Elyse Price headlines as Jo-Lee Haywood, a wife-mother scorned by notorious gangsters, but the tough as nails mother of four runs a tight-ship when it comes to her bar and to her family. Price doesn’t hold back, taking the gut-checking hits and delivering a twice as big response with a performance of contempt and revenge. Price is joined by Joel Bernard, the sole brother of the Pickens gang whose as tough as they come, especially when you’re the only boy with three sisters. Bernard does the job matching Price’s hard nose character with his own more subtle version. The two other sisters, Doris and May played by Michelle Holland and Lynne Jordan, barely scratch the surface in an appearance that makes their characters difficult to absorb. Aside from Jo Lee-Haywood, the only other character with a significant character arc is her daughter Scarlet Lee-Haywood filled in by Katie Vincent. Vincent’s softens up against her mother’s violence despite being a passive witness to her cornered brutality, but can adhere to the akin familiarities of her family’s long and violent history.
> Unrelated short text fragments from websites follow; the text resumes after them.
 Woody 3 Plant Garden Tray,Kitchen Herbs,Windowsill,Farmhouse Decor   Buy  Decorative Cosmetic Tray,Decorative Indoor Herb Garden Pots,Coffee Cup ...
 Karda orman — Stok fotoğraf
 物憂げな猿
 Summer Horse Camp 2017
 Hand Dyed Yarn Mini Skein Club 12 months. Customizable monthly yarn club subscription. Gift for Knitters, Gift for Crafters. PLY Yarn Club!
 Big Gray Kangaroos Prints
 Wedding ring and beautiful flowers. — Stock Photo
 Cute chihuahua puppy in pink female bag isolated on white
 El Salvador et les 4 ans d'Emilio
The cast rounds out with Yaron Urbas, who in my opinion is a decent mobster, Michael Gentile, and Emil Ferzola.
“Pickings” doesn’t come without problems and one of the problems is is the story concludes on a really too clean note. The inner monologuing exposition of Jo Lee-Haywood conveying her start-to-finish tale of her involvement with the three dames, Doris, May, and Jo, is a good visual like the rest of the Morgan’s film, but is just that, a good visual, and doesn’t carry the weight of suspense and becomes even more diluted when Doris and May have little interaction with Jo and barely any screen time at all to put the oomph into conveying their badassness. Aside from being obvious and telling, the gun blazing finale is also a bit underwhelming and disappointing, chocking everything to a one sided victory without any, or the hope of any, dire loss to compensate just feels empty and, again, too clean for comfort.
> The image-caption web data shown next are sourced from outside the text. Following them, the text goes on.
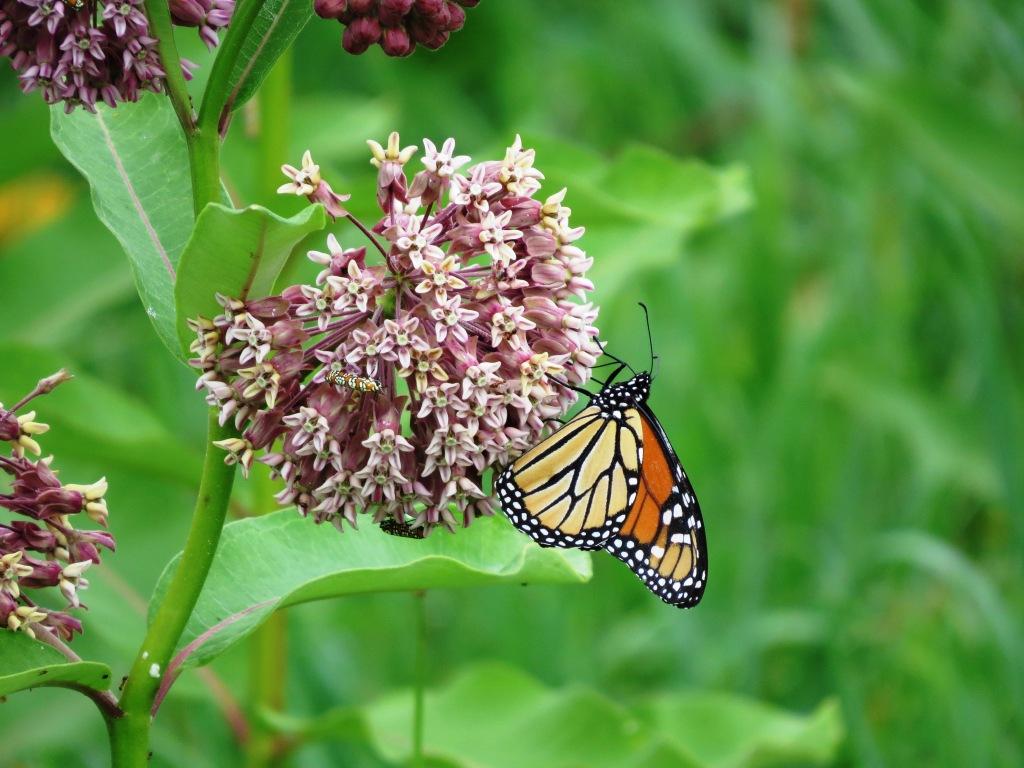 Monarch Butterly on Milkweed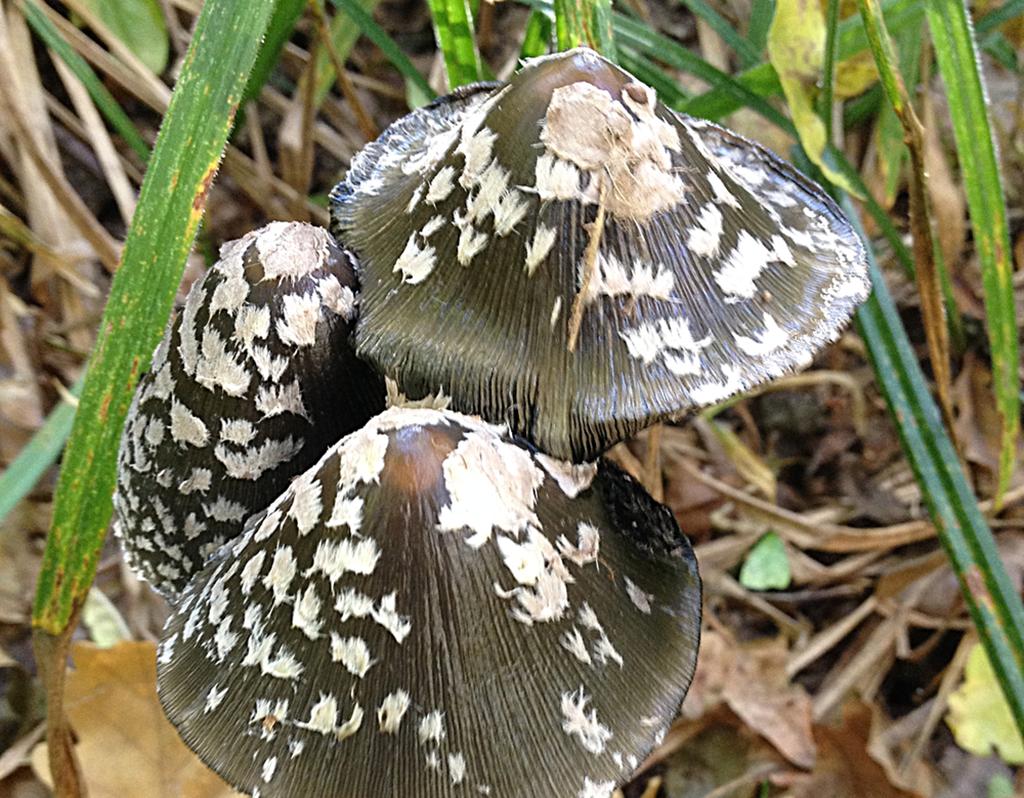 Навозник дятловый (лат. Coprinopsis picacea)
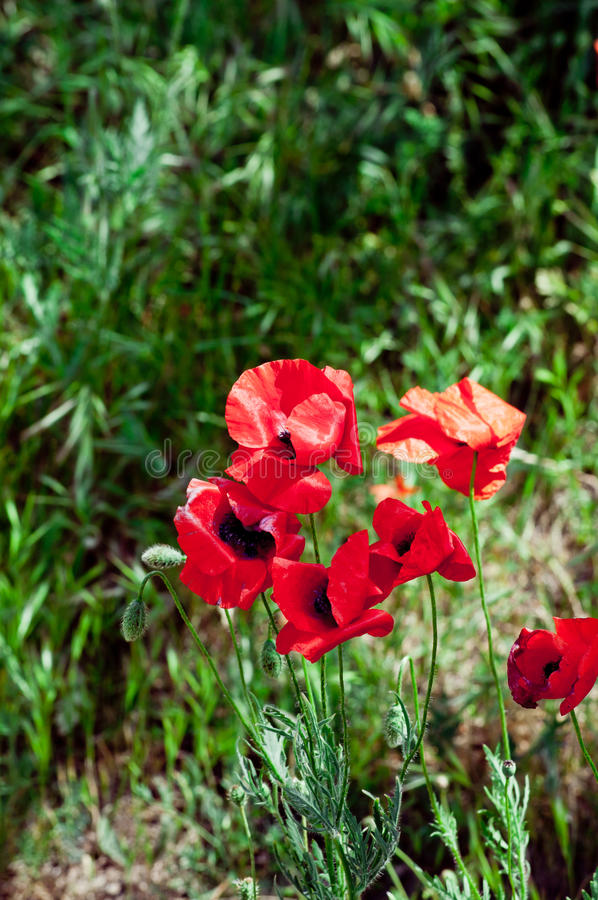 Download Blooming poppies stock image. Image of colorful, fragrance - 39501165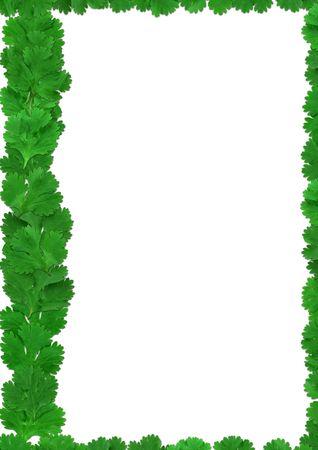 coriandrum sativum: Hojas de cilantro verde - marco de cilantro sobre un fondo blanco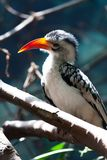 Red-facturados hornbill Royalty Free Stock Image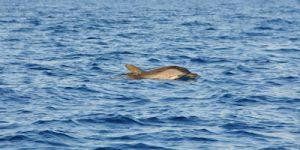 see dolphins at Bundeena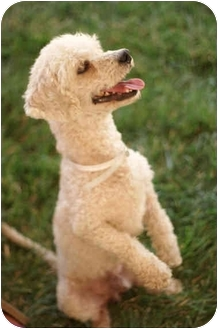 Poodle (Miniature)/Terrier (Unknown Type, Small) Mix Dog for adoption in Beverly Hills, California - Lucky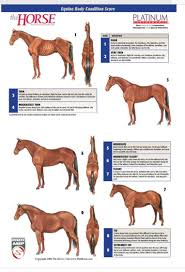 Miniature Horse Weight Chart Equine Score By Equineacademics Com Horse Care Horses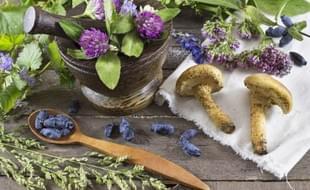 Kosmetika a vitální houby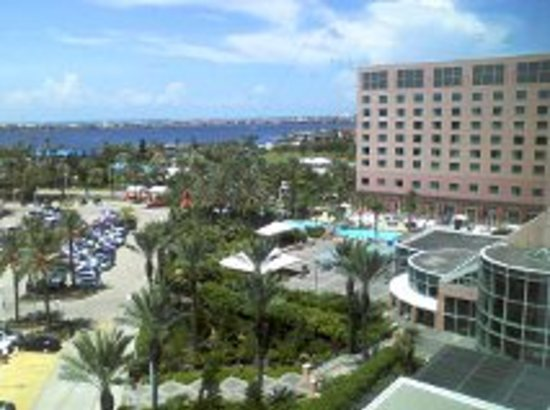 View from our room picture of moody gardens hotel spa for Moody gardens hotel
Courtesy of Dark Passage Films comes “Pickings” onto DVD and Blu-ray home video. The DVD is presented in a widescreen 1.85:1 aspect ratio that capture the neo-noir facets of shadowing figures and haunting mysteries. Morgan’s film doesn’t necessary pop with color, but that’s particularly the nature of the genre. Aside from that, no real issue with the DVD transfer. The audio is a stereo option that has an ample dialogue track and a stocky ambient accompaniment. Katie Vincent’s bootlickin’ acoustical score never wavers, cracks, or looses range. Extras include deleted scenes, filmmakers’ commentary, “The Mop” a Pickings short, a behind the scenes featurette, and a spoof reel during the end credits. Loaded with female empowerment, “Pickings” is a violent crime drama with neo-noir battle garments of two warring clans ready to get along like the Hatfields and McCoys, but the undercutting finale puts a sharp spur in one’s couch melding backside, leaving much to be desired from a women scorned vendetta.